--- WHAT TO DO ---
1) Reproduce the passage of the blog post on Finding Your Voice that runs from "The siding salesman might" up to and including "doesn’t see them.".
2) Carry on writing the blog post on Finding Your Voice, starting right after its final sentence.

--- SELECTED EXCERPT ---
::::

Tuesday, February 12, 2013

FINDING YOUR VOICE



Hi folks,

Years ago, I published my first writer’s craft book, FINDING YOUR VOICE with Writer’s Digest Books. It enjoyed wonderful success and last year sold out all of the print copies. My agent, Chip Macgregor was able to secure the ebook rights to it and with his help I was able to put out an ebook version of it. We changed the cover and everything else remained the same. And, it’s still selling like crazy!



In the last few days, Chip has graciously posted a couple of excerpts from it on his blog and he got a lot of great comments on the posts. You can access them here.  This link will take you to the most recent post and if you just scroll down, you’ll find the two posts on Finding Your Voice.

I thought it might be helpful today to include an exercise I used to give when I was the visiting writer-in-residence at the University of Toledo. I stole it from my buddy, Jane Bradley. (Keep in mind what they say: Good writers borrow—great writers steal…)

The impetus behind it is knowing that every single person and living thing sees the same exact scene in a different way. Take a single city block. Say, a residential street in a lower-class neighborhood. Take two different individuals, one a welfare worker and the second an aluminum siding salesman.

The welfare worker might notice the tricycle standing upended and with a missing wheel  in the front yard that needs mowing and weed removal, along with the sack of empty beer bottles at the curb awaiting pickup, and think, “I need to check with the people in this house to see if there’s any child abuse going on.”

The siding salesman might not even see or register the trike or the empties at the curb, but might see the peeling paint of the house next to it and think, “Damn! Here’s a guy who could use some new siding.” The things the welfare worker saw might be invisible to him. He sees them perhaps, but he doesn’t see them.

These are just two small examples of how different people look at the same exact scene but each registers very different things.

It’s this condition we all operate under that you can use to inform the characters in the novel you’re writing. Let’s say you have a burglar in your story and you have him walk down that same street. He might not notice the trike in front of the one house nor the peeling paint job of its neighbor, but he might indeed notice the widescreen TV he sees through the front window of the second house and notice that the door is slightly ajar and the wood appears to be a bit rotted. Easy access… Neither the welfare worker or the siding salesman noticed what your burglar focused on. We all practice selective vision depending on who we are, what our jobs are, and on a myriad of other factors.

::::

[Dataset excerpt]
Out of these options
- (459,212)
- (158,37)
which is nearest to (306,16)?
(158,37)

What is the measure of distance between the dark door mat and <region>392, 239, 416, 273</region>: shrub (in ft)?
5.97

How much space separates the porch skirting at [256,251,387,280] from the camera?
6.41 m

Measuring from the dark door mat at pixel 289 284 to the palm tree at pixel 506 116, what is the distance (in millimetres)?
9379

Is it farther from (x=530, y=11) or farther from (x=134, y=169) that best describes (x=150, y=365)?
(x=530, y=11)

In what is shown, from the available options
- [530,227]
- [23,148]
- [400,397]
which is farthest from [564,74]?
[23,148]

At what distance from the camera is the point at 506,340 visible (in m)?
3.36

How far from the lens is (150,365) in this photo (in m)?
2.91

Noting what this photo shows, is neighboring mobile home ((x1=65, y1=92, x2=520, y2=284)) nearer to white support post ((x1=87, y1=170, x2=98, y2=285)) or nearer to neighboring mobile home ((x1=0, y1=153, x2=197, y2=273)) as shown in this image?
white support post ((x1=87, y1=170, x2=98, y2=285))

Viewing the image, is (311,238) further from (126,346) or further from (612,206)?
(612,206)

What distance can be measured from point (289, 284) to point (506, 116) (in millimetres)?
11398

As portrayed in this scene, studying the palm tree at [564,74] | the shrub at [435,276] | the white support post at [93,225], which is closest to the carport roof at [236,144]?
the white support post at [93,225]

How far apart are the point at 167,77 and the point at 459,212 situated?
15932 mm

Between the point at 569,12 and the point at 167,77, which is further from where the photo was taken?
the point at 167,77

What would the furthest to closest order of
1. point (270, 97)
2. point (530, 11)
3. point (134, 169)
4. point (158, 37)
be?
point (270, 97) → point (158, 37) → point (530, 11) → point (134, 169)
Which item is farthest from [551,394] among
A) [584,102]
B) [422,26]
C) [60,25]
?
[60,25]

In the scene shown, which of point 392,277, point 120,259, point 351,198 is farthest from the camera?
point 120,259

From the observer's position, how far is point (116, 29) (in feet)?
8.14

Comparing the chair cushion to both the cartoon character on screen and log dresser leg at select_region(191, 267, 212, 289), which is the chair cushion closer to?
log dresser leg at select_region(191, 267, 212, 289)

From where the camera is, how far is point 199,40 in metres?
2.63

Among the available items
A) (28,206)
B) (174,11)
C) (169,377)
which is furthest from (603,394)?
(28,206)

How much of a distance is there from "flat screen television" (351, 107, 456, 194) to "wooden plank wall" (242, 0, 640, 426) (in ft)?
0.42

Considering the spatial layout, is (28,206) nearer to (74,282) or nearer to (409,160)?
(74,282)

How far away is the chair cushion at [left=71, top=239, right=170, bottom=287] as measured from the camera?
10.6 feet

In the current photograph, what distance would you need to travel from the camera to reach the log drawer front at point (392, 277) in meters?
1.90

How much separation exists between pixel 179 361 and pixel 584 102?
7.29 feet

::::

--- ANSWERS PER TASK ---
1)
The siding salesman might not even see or register the trike or the empties at the curb, but might see the peeling paint of the house next to it and think, “Damn! Here’s a guy who could use some new siding.” The things the welfare worker saw might be invisible to him. He sees them perhaps, but he doesn’t see them.

2)
And, this is how you get into your character’s frame of mind. If you’re writing a story and have a character who’s say a game warden, then climb in your car and take a drive in the country. Get yourself inside what you perceive is a game warden’s mind and try to notice the kinds of things such a person would notice. Really look for the things a game warden might notice that you yourself probably wouldn’t. Let’s say you drive by a woods and notice a pickup truck parked in the open field next to it. If you were driving down that same road in your normal frame of mind as a novelist or a housewife or a Laundromat owner or whatever and whoever you are in “real life,” you might notice there’s a truck there, but it would most likely be a blip in your minds’-eye and quickly be gone without much or even any thought to it. But… in your game warden frame of mind, you notice that it’s July and as far as you know there’s no hunting season going on and you wonder if maybe that truck belongs to a deer poacher.

Now you’re thinking like your character! This is the time to return home and begin writing the scene from the game warden’s pov. You’ve just became that game warden yourself and will write with the kind of verisimilitude a real game warden might bring to the typewriter or computer.

See how this works?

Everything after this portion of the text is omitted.